Scene-based reasoning records
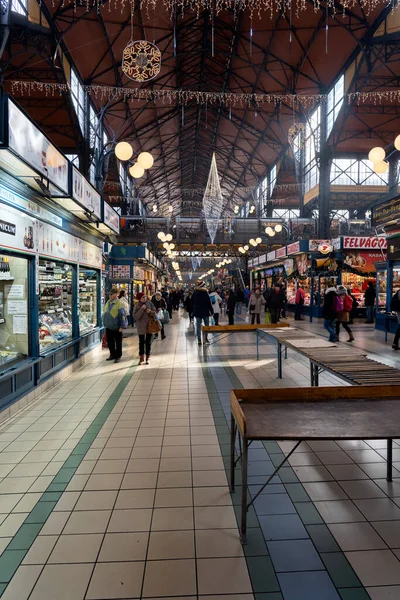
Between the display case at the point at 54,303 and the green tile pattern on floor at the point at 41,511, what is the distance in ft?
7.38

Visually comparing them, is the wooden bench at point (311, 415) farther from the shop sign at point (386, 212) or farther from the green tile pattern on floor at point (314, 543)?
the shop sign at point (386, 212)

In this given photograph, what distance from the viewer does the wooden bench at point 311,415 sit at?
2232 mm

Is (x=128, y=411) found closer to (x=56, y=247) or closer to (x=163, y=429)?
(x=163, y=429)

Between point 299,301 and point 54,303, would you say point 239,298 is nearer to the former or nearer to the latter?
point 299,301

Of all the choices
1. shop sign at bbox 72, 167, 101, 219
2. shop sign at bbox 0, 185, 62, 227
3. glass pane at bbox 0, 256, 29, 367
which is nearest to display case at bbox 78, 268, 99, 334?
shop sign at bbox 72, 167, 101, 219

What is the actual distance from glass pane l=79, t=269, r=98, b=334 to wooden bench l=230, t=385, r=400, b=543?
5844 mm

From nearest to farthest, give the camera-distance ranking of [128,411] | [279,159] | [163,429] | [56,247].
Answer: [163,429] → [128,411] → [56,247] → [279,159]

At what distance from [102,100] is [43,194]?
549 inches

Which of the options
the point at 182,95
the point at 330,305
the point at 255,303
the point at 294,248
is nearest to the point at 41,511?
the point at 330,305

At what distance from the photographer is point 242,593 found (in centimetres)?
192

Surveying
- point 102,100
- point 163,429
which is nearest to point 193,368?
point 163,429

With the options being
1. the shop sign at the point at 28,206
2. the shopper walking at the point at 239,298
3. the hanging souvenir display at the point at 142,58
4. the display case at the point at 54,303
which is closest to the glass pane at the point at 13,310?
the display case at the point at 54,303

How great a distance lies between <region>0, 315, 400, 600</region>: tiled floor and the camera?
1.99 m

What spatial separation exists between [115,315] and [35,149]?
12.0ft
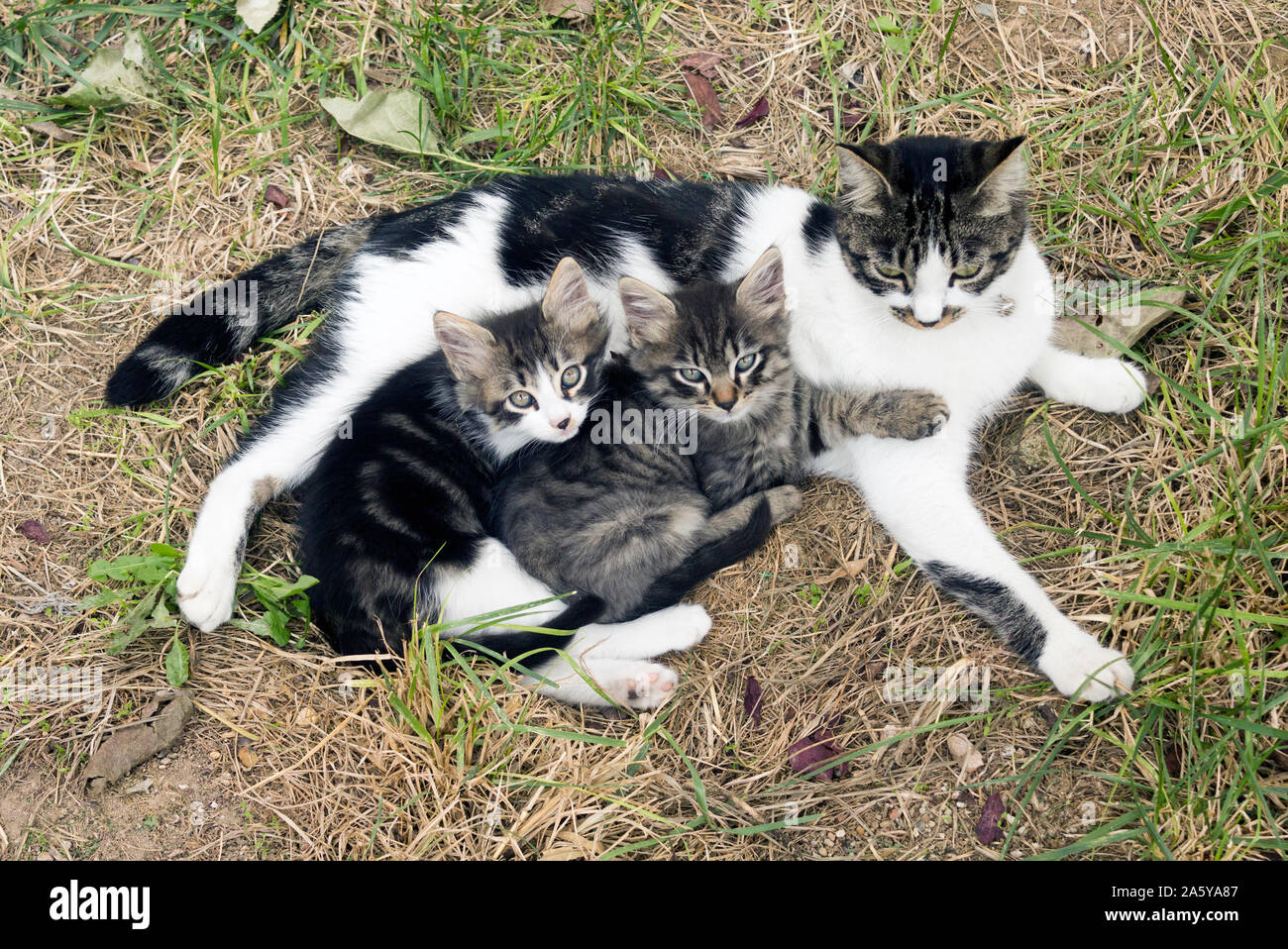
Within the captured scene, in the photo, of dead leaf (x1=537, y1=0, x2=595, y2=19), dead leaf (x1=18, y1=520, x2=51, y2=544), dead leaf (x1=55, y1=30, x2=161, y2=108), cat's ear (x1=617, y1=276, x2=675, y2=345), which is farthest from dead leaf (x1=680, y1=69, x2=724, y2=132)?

...

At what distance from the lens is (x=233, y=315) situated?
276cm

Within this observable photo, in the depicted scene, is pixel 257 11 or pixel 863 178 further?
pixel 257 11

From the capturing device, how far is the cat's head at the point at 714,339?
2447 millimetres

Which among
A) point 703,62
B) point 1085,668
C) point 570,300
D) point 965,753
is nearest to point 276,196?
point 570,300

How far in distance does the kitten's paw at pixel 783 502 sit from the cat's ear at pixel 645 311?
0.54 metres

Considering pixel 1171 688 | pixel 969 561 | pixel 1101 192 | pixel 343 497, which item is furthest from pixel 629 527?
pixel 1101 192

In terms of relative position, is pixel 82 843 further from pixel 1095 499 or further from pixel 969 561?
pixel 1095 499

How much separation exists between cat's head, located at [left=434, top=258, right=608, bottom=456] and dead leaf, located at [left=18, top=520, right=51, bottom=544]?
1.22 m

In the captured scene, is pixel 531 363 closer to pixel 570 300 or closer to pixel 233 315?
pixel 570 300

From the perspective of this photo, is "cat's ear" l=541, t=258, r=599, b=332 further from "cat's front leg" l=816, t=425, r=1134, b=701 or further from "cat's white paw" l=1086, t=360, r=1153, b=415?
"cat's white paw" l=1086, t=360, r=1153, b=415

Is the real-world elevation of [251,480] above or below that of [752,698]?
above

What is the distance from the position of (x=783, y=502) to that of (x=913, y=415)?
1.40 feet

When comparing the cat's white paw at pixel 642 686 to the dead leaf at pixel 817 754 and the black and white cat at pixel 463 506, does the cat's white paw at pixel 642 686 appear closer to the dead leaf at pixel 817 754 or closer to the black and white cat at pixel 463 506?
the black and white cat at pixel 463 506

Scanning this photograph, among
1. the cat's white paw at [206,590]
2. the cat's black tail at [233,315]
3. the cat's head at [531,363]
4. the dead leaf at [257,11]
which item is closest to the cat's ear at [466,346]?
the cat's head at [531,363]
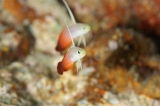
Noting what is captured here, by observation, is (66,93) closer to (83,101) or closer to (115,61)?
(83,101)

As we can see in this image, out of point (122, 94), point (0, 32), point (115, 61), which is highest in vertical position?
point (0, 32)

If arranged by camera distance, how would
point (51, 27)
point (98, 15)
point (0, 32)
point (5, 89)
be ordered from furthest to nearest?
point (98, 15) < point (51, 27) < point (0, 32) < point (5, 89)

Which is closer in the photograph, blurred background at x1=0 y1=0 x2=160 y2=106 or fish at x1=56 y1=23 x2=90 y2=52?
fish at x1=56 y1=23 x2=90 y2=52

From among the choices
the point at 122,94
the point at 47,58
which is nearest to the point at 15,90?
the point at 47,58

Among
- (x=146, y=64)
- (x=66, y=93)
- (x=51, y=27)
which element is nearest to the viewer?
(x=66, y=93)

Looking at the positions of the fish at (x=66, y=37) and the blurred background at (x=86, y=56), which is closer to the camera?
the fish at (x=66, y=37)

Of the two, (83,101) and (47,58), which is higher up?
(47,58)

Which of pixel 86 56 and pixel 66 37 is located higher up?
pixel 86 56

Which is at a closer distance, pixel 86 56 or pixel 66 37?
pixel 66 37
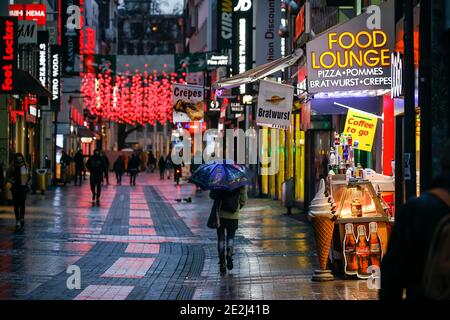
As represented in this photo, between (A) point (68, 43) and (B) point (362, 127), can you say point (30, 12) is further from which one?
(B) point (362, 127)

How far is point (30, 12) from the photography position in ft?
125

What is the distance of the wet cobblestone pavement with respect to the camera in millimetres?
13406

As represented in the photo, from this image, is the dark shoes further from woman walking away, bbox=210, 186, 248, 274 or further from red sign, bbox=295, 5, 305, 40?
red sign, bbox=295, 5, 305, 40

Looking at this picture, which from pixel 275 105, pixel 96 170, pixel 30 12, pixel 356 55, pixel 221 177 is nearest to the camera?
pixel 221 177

* [EXERCISE GOAL] Copy the records from the line with "What spatial separation" to the line with "Within the captured", changing "spatial separation" to "distance" and keeping everything else the same. Leave the picture out.

* [TASK SOLUTION]
What distance exists between [115,315] and [35,149]?
12.0ft
Within the captured scene, in the photo, of dead leaf (x1=537, y1=0, x2=595, y2=19), dead leaf (x1=18, y1=520, x2=51, y2=544), dead leaf (x1=55, y1=30, x2=161, y2=108), cat's ear (x1=617, y1=276, x2=675, y2=345), which is farthest from dead leaf (x1=680, y1=69, x2=724, y2=132)?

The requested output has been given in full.